Not a typo: One of the more subtle affectations of Irene Hobson was her adoption of an extra "H"
during 1928. Parts Belle Watling, Mae West, Texas Guinan, and Barbara Cartland, Mrs. Hobson
was never at a loss for reinvention. One thing she never did was lie about her age; in fact,
in the ads above, from February and July 1928, she has added a year to her age.

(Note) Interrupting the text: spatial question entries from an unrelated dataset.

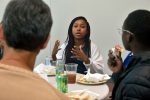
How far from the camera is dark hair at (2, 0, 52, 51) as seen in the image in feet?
3.12

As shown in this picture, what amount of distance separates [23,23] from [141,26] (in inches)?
33.6

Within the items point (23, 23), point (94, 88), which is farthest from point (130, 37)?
point (23, 23)

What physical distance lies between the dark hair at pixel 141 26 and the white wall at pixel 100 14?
218cm

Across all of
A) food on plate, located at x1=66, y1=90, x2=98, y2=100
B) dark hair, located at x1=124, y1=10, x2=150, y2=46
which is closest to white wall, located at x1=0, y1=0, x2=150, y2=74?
food on plate, located at x1=66, y1=90, x2=98, y2=100

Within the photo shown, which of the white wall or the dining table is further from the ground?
the white wall

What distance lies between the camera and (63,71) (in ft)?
7.52

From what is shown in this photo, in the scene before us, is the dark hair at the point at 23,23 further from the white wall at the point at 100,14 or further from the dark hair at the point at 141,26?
the white wall at the point at 100,14

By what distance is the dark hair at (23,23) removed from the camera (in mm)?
952

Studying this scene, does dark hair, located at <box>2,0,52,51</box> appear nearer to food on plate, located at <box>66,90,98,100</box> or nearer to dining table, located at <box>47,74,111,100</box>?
food on plate, located at <box>66,90,98,100</box>

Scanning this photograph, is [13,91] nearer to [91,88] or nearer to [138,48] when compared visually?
[138,48]

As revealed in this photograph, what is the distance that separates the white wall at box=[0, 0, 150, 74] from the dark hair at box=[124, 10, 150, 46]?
2.18 m

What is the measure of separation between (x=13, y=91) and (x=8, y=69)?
0.07 meters

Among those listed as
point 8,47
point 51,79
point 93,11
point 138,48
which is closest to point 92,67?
point 51,79

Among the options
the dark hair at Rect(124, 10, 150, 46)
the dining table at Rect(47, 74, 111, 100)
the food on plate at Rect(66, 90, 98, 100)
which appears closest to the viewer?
the dark hair at Rect(124, 10, 150, 46)
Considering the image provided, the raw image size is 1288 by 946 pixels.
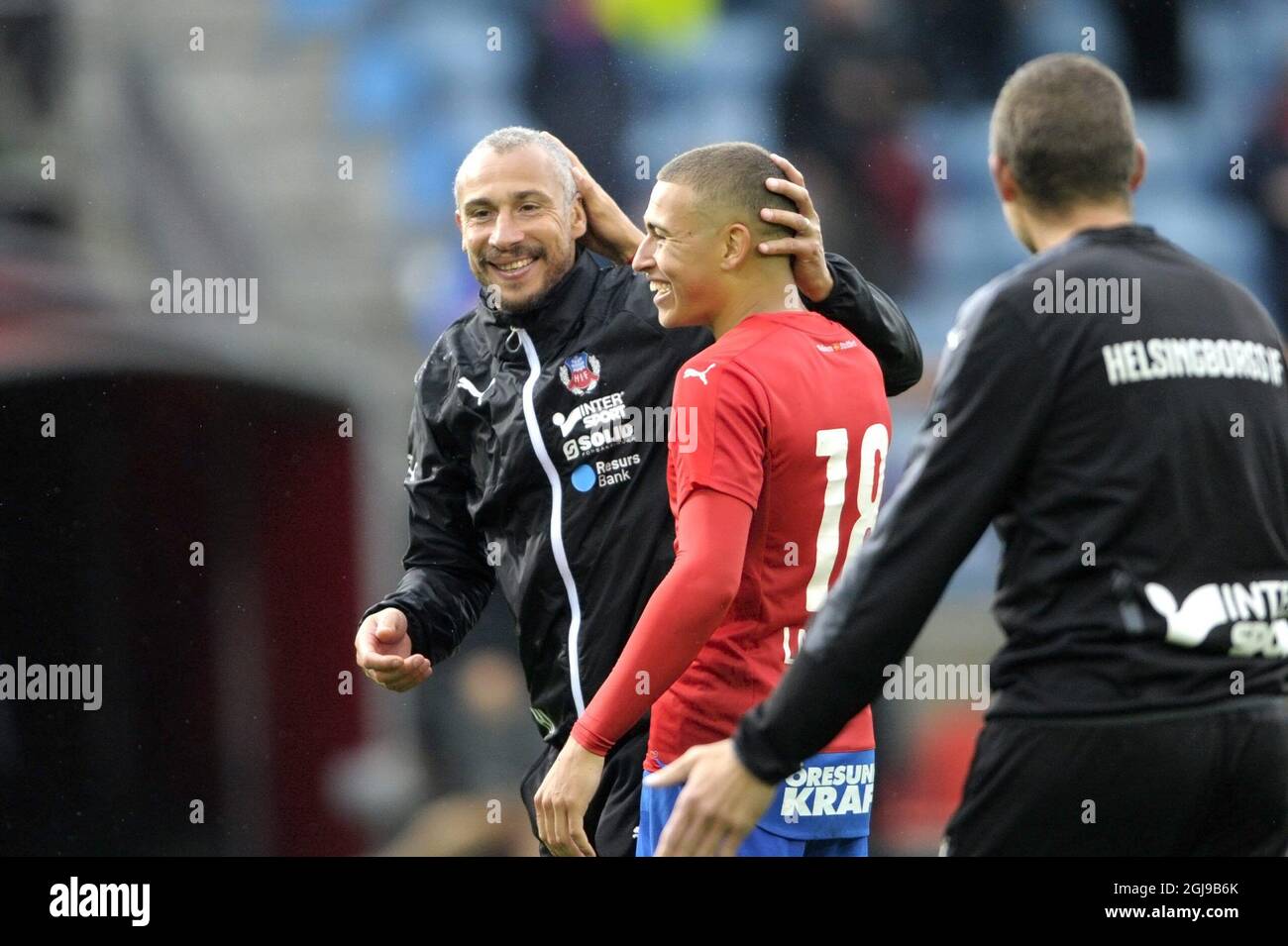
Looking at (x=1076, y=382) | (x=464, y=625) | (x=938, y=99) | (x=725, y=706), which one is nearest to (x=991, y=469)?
(x=1076, y=382)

Her nine lives hardly used up, Irehne became a countess in 1946. Her count was the classic movie-comedy no-count count, complete with theatrical beard and monocle—little about Irehne's life was not stagey. Her bid for a life above one tinged with shades of Belle Watling and Mildred Pierce faltered after a year amid the inevitable charges by the count that his countess had married him just for his title and equally inevitable countercharges that he had only wanted hard-earned money from her. While it was back to the maisons de beauté—and to offering tricks of the trade in her 1950 book Wings to Youth—it should come as no surprise that it wasn't until 1967 that the indomitable Ihrene retreated to Forest Lawn. She was 97 years young.


One-upping Elsie de Wolfe, whose husband was a mere if actual knight, Irehne became a
 countess at 76 when she married actor, commercial artist, and alleged Austrian count
Rudolf von Stefenelli on September 1, 1946, at her home (and newest salon) on
Berendo Street a block south of Wilshire. The next April, it was splitsville.



A permit for the demolition of the old Edwards house was issued on June 19, 1937; as can be seen in our top illustration here—the only known view of the house—it remained in place with the relatively gigantic bulk of the Wilshire Boulevard Temple across the street for eight years. During its last years it was back in use as a Hollywood hangout called Sam Holland's Corner.